Scala is a powerful language that has functional programming capabilities. As it runs in the Java Virtual Machine, it is very easy to use MOA objects inside Scala.
Let’s see an example, using the Scala Interactive Interpreter. First we need to start it, telling where the MOA library is:
scala -cp moa.jar Welcome to Scala version 2.9.2. Type in expressions to have them evaluated. Type :help for more information.
Let’s run a very simple experiment: using a decision tree (Hoeffding Tree) with data generated from an artificial stream generator (RandomRBFGenerator).
We should start importing the classes that we need, and defining the stream and the learner.
scala> import moa.classifiers.trees.HoeffdingTree import moa.classifiers.trees.HoeffdingTree scala> import moa.streams.generators.RandomRBFGenerator import moa.streams.generators.RandomRBFGenerator scala> val learner = new HoeffdingTree(); learner: moa.classifiers.trees.HoeffdingTree = Model type: moa.classifiers.trees.HoeffdingTree model training instances = 0 model serialized size (bytes) = -1 tree size (nodes) = 0 tree size (leaves) = 0 active learning leaves = 0 tree depth = 0 active leaf byte size estimate = 0 inactive leaf byte size estimate = 0 byte size estimate overhead = 0 Model description: Model has not been trained. scala> val stream = new RandomRBFGenerator(); stream: moa.streams.generators.RandomRBFGenerator =
Now, we need to initialize the stream and the classifier:
scala> stream.prepareForUse() scala> learner.setModelContext(stream.getHeader()) scala> learner.prepareForUse()

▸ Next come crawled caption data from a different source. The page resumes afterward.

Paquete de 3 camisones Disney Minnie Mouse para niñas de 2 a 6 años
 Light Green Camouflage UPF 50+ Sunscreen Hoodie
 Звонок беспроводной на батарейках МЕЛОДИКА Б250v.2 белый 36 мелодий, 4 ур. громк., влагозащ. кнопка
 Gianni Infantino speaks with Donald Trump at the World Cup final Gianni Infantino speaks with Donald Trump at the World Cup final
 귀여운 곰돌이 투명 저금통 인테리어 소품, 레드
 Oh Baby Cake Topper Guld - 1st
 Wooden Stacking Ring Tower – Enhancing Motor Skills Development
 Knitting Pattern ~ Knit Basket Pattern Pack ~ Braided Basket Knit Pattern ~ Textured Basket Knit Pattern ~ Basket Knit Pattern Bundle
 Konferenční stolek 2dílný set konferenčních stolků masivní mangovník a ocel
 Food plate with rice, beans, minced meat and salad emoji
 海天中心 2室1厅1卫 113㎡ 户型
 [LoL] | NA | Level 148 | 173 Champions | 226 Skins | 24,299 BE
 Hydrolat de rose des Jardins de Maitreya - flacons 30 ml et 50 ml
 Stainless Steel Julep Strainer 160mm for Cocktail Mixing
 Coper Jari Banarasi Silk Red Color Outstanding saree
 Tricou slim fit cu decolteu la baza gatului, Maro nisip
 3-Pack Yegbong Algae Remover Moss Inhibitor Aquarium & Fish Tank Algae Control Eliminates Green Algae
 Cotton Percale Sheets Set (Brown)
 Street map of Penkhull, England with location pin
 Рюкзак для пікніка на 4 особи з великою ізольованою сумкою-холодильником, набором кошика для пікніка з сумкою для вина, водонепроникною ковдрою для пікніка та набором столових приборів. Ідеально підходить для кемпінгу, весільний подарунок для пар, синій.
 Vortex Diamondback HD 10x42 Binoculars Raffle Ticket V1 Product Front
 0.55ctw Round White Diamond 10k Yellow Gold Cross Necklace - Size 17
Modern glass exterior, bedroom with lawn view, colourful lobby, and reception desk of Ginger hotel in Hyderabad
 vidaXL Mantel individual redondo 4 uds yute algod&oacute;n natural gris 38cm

Now, let’s load an instance from the stream, and use it to train the decision tree:
scala> import com.yahoo.labs.samoa.instances.Instance import com.yahoo.labs.samoa.instances.Instance scala> val instance = stream.nextInstance().getData() instance: com.yahoo.labs.samoa.instances.Instance = 0.210372,1.009586,0.0919,0.272071, 0.450117,0.226098,0.212286,0.37267,0.583146,0.297007,class2 scala> learner.trainOnInstance(instance)
And finally, let’s use it to do a prediction.
scala> learner.getVotesForInstance(instance) res9: Array[Double] = Array(0.0, 0.0) scala> learner.correctlyClassifies(instance) res7: Boolean = false
As shown in this example, it is very easy to use the Scala interpreter to run MOA interactively.